** DATA FOR THIS TASK follows **
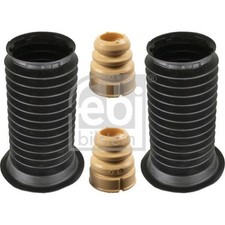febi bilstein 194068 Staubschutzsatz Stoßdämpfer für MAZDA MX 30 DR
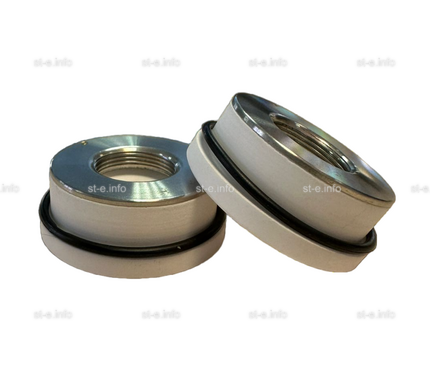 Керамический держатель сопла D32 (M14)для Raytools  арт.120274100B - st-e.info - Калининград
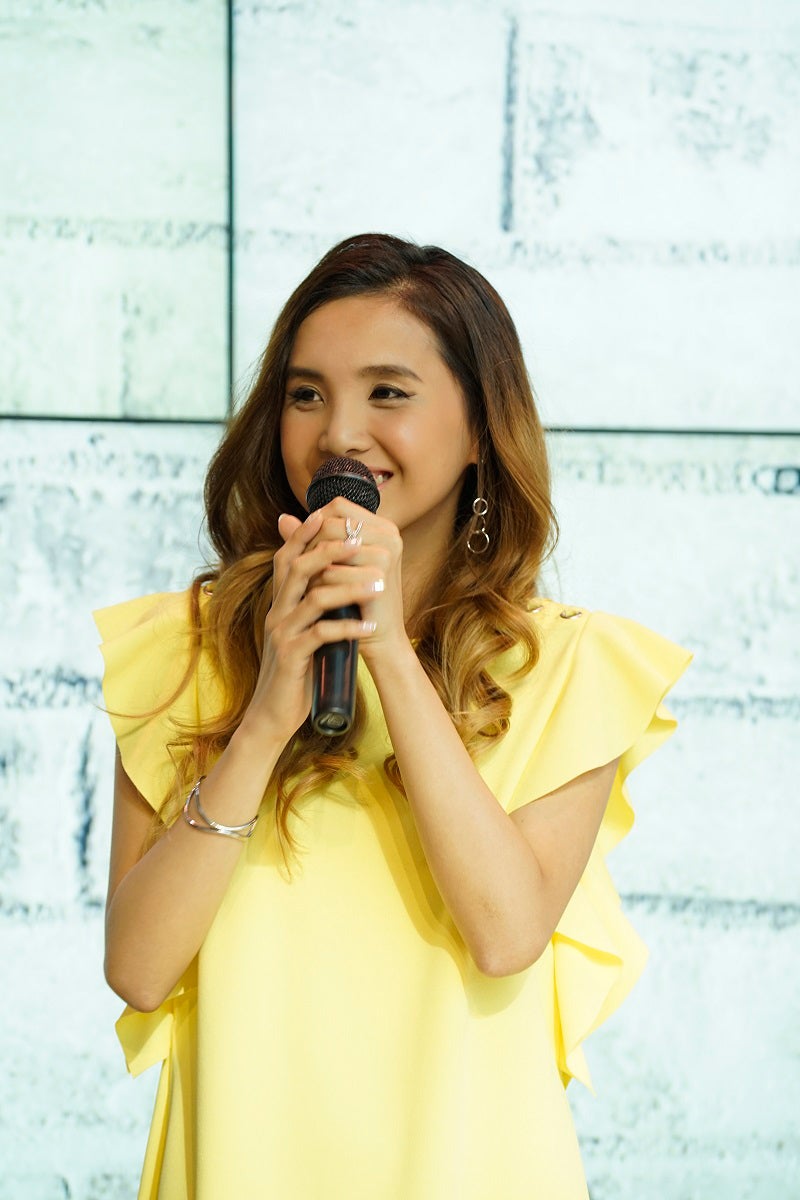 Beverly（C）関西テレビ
** End of DATA FOR THIS TASK **
** DATA FOR THIS TASK follows **
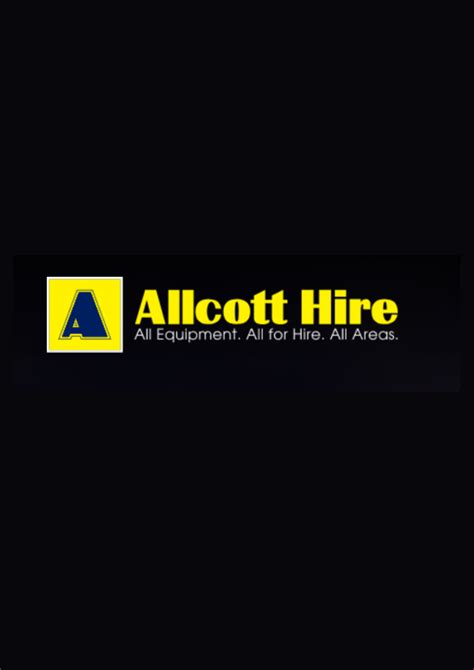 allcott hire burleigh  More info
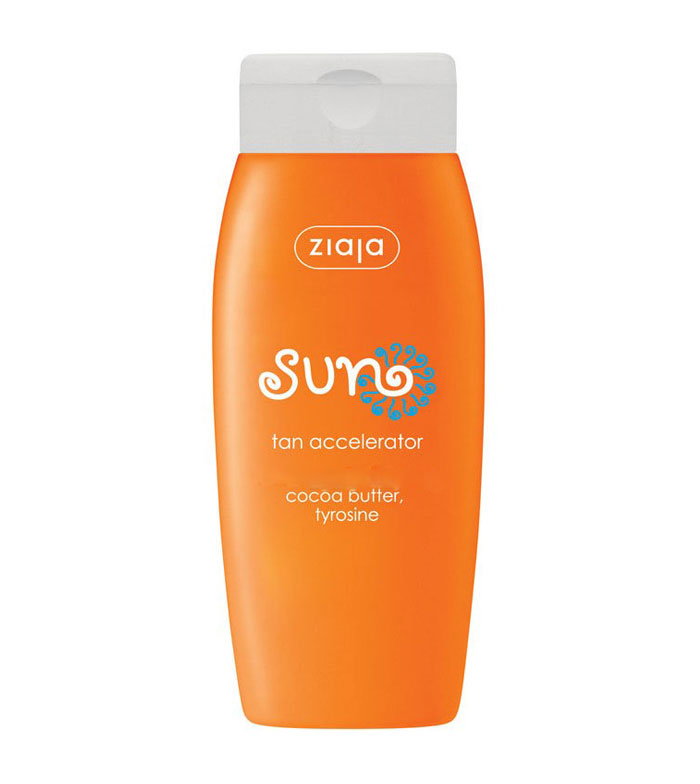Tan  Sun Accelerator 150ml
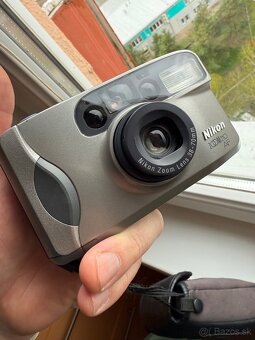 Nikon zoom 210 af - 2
** End of DATA FOR THIS TASK **
** DATA FOR THIS TASK follows **
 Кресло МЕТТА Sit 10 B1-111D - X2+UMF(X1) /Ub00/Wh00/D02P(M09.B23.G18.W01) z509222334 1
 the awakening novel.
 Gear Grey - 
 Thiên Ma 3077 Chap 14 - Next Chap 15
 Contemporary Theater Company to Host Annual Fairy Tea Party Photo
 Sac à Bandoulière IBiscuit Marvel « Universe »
** End of DATA FOR THIS TASK **
Write out, character for character, the records beginning with the line containing "Кресло МЕТТА Sit" and ending with the line containing "Sac à Bandoulière", including both of those lines.

 Кресло МЕТТА Sit 10 B1-111D - X2+UMF(X1) /Ub00/Wh00/D02P(M09.B23.G18.W01) z509222334 1
 the awakening novel.
 Gear Grey - 
 Thiên Ma 3077 Chap 14 - Next Chap 15
 Contemporary Theater Company to Host Annual Fairy Tea Party Photo
 Sac à Bandoulière IBiscuit Marvel « Universe »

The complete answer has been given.